YOUR INSTRUCTIONS:
Output the full material exactly as it appears here.

── DATA LINES

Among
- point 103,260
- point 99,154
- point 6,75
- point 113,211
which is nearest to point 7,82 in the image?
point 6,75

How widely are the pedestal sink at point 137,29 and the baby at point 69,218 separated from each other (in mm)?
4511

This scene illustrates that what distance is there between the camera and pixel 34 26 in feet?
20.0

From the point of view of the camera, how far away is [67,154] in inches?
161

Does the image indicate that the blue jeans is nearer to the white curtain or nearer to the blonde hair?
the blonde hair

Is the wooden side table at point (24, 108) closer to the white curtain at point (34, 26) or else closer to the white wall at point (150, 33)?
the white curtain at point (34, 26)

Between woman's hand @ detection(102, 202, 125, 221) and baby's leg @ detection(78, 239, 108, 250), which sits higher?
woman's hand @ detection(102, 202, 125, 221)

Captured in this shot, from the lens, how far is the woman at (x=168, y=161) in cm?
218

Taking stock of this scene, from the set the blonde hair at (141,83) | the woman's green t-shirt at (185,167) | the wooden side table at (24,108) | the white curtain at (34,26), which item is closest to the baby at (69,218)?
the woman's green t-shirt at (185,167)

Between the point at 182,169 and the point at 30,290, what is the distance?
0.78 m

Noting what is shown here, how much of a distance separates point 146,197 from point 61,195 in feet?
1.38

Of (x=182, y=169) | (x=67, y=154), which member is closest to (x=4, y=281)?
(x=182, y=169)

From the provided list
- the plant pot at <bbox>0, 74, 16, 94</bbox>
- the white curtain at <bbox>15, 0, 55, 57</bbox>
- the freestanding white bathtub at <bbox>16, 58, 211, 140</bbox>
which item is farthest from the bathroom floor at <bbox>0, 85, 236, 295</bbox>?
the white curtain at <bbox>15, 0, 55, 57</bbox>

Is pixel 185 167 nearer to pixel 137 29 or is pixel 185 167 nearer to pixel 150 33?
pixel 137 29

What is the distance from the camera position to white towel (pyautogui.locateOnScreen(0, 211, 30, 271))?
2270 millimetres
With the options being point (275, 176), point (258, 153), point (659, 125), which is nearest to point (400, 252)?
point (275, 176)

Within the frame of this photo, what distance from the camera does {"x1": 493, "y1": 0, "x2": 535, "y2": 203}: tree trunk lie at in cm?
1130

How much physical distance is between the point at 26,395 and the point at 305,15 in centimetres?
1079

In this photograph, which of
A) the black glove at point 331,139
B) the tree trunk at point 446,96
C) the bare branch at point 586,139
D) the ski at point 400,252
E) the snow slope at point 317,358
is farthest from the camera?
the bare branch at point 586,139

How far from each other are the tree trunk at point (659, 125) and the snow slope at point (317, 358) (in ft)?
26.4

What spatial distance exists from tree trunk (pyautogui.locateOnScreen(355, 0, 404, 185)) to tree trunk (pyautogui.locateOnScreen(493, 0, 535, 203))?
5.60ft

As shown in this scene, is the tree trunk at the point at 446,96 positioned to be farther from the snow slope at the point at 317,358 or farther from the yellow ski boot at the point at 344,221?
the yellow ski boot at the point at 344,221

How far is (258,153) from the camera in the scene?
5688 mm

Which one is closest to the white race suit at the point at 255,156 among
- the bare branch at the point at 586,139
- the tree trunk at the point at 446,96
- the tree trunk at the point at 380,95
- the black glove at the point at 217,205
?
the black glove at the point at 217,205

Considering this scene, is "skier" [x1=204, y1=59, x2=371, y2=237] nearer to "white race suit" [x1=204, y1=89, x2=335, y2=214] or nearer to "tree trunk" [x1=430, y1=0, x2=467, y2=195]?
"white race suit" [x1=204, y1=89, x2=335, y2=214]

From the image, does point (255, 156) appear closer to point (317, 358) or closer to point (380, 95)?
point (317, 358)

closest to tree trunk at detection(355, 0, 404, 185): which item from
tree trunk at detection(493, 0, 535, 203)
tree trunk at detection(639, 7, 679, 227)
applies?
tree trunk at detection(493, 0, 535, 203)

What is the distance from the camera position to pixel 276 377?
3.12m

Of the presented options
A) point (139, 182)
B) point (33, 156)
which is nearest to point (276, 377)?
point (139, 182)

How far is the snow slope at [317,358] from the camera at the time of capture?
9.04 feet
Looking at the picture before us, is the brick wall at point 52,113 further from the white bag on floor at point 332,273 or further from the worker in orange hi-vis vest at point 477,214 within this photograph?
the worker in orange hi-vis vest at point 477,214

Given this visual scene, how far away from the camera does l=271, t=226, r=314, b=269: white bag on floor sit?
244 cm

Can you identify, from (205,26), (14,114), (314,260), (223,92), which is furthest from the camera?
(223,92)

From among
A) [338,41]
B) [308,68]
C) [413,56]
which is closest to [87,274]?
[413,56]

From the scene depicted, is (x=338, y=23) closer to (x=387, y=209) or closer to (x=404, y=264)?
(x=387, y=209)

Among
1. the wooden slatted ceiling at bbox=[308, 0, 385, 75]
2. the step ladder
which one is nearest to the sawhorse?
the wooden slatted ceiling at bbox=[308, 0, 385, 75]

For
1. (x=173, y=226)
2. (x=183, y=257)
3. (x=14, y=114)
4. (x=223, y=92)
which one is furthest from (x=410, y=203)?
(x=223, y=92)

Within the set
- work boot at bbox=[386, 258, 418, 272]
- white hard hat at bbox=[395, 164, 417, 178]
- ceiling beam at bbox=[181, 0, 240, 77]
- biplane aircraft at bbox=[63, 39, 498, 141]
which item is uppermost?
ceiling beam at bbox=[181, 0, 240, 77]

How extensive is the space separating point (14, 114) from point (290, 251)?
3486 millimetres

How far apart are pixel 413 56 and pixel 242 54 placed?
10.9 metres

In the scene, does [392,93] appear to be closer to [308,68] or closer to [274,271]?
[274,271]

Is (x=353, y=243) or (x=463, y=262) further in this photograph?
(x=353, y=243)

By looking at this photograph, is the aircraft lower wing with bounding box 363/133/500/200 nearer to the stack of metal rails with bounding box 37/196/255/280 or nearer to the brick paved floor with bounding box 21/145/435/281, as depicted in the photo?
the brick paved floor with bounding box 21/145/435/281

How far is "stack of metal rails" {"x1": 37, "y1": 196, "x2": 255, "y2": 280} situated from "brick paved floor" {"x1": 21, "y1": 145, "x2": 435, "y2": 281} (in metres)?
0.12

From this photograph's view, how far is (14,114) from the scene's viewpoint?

────

RESPONSE TO THE EXERCISE:
Among
- point 103,260
- point 99,154
- point 6,75
- point 113,211
which is nearest to point 7,82 in the image?
point 6,75

How widely are the pedestal sink at point 137,29 and the baby at point 69,218 separated from each other (in mm)?
4511

This scene illustrates that what distance is there between the camera and pixel 34 26 in feet?
20.0

From the point of view of the camera, how far away is [67,154] in inches?
161

Does the image indicate that the blue jeans is nearer to the white curtain or nearer to the blonde hair?
the blonde hair

Is the wooden side table at point (24, 108) closer to the white curtain at point (34, 26) or else closer to the white wall at point (150, 33)?
the white curtain at point (34, 26)

Between woman's hand @ detection(102, 202, 125, 221) and baby's leg @ detection(78, 239, 108, 250), which sits higher?
woman's hand @ detection(102, 202, 125, 221)

Captured in this shot, from the lens, how far is the woman at (x=168, y=161) in cm?
218

Taking stock of this scene, from the set the blonde hair at (141,83) | the woman's green t-shirt at (185,167) | the wooden side table at (24,108) | the white curtain at (34,26), which item is closest to the baby at (69,218)?
the woman's green t-shirt at (185,167)

Between the point at 182,169 and the point at 30,290, what is the distance?
0.78 m

Noting what is shown here, how much of a distance separates point 146,197 from point 61,195 in feet?
1.38

Of (x=182, y=169) | (x=67, y=154), which member is closest to (x=4, y=281)?
(x=182, y=169)

From the provided list
- the plant pot at <bbox>0, 74, 16, 94</bbox>
- the white curtain at <bbox>15, 0, 55, 57</bbox>
- the freestanding white bathtub at <bbox>16, 58, 211, 140</bbox>
which item is farthest from the bathroom floor at <bbox>0, 85, 236, 295</bbox>?
the white curtain at <bbox>15, 0, 55, 57</bbox>

Is pixel 185 167 nearer to pixel 137 29 or is pixel 185 167 nearer to pixel 150 33?
pixel 137 29

What is the distance from the camera position to white towel (pyautogui.locateOnScreen(0, 211, 30, 271))?
2270 millimetres
With the options being point (275, 176), point (258, 153), point (659, 125), which is nearest to point (400, 252)?
point (275, 176)

Within the frame of this photo, what distance from the camera does {"x1": 493, "y1": 0, "x2": 535, "y2": 203}: tree trunk lie at in cm?
1130

How much physical distance is between the point at 26,395 and the point at 305,15 in centimetres?
1079

In this photograph, which of
A) the black glove at point 331,139
B) the tree trunk at point 446,96
C) the bare branch at point 586,139
D) the ski at point 400,252
E) the snow slope at point 317,358
is farthest from the camera?
the bare branch at point 586,139

How far from each other are the tree trunk at point (659, 125) and the snow slope at point (317, 358) (in ft)?
26.4

What spatial distance exists from tree trunk (pyautogui.locateOnScreen(355, 0, 404, 185)) to tree trunk (pyautogui.locateOnScreen(493, 0, 535, 203))?
5.60ft

As shown in this scene, is the tree trunk at the point at 446,96 positioned to be farther from the snow slope at the point at 317,358 or farther from the yellow ski boot at the point at 344,221?
the yellow ski boot at the point at 344,221

How far is (258,153) from the camera in the scene?
5688 mm

Which one is closest to the white race suit at the point at 255,156 among
- the bare branch at the point at 586,139
- the tree trunk at the point at 446,96
- the tree trunk at the point at 380,95
- the black glove at the point at 217,205
?
the black glove at the point at 217,205

Considering this scene, is "skier" [x1=204, y1=59, x2=371, y2=237] nearer to "white race suit" [x1=204, y1=89, x2=335, y2=214] or nearer to "tree trunk" [x1=430, y1=0, x2=467, y2=195]?
"white race suit" [x1=204, y1=89, x2=335, y2=214]

From the image, does point (255, 156) appear closer to point (317, 358) or closer to point (380, 95)?
point (317, 358)

closest to tree trunk at detection(355, 0, 404, 185): which item from
tree trunk at detection(493, 0, 535, 203)
tree trunk at detection(639, 7, 679, 227)
applies?
tree trunk at detection(493, 0, 535, 203)

What is the distance from the camera position to pixel 276 377?
3.12m

Of the presented options
A) point (139, 182)
B) point (33, 156)
which is nearest to point (276, 377)?
point (139, 182)

How far is the snow slope at [317,358] from the camera at the time of capture?
9.04 feet
Looking at the picture before us, is the brick wall at point 52,113 further from the white bag on floor at point 332,273 or further from the worker in orange hi-vis vest at point 477,214 within this photograph?
the worker in orange hi-vis vest at point 477,214

Given this visual scene, how far away from the camera does l=271, t=226, r=314, b=269: white bag on floor sit?
244 cm

Can you identify, from (205,26), (14,114), (314,260), (223,92), which is furthest from the camera?
(223,92)

From among
A) [338,41]
B) [308,68]
C) [413,56]
which is closest to [87,274]?
[413,56]

From the scene depicted, is (x=338, y=23) closer to (x=387, y=209) or closer to (x=404, y=264)?
(x=387, y=209)

Among
1. the wooden slatted ceiling at bbox=[308, 0, 385, 75]
2. the step ladder
which one is nearest to the sawhorse?
the wooden slatted ceiling at bbox=[308, 0, 385, 75]

For
1. (x=173, y=226)
2. (x=183, y=257)
3. (x=14, y=114)
4. (x=223, y=92)
which one is furthest from (x=410, y=203)?
(x=223, y=92)

Within the set
- work boot at bbox=[386, 258, 418, 272]
- white hard hat at bbox=[395, 164, 417, 178]
- ceiling beam at bbox=[181, 0, 240, 77]
- biplane aircraft at bbox=[63, 39, 498, 141]
which item is uppermost?
ceiling beam at bbox=[181, 0, 240, 77]

How extensive is the space separating point (14, 114) from point (290, 251)?
3486 millimetres

How far apart are pixel 413 56 and pixel 242 54 placed?
10.9 metres

In the scene, does [392,93] appear to be closer to [308,68] or closer to [274,271]?
[274,271]

Is (x=353, y=243) or (x=463, y=262) further in this photograph?
(x=353, y=243)

By looking at this photograph, is the aircraft lower wing with bounding box 363/133/500/200 nearer to the stack of metal rails with bounding box 37/196/255/280 or nearer to the brick paved floor with bounding box 21/145/435/281, as depicted in the photo?
the brick paved floor with bounding box 21/145/435/281

How far is "stack of metal rails" {"x1": 37, "y1": 196, "x2": 255, "y2": 280} situated from "brick paved floor" {"x1": 21, "y1": 145, "x2": 435, "y2": 281} (in metres)?
0.12

From this photograph's view, how far is (14,114) from the scene's viewpoint?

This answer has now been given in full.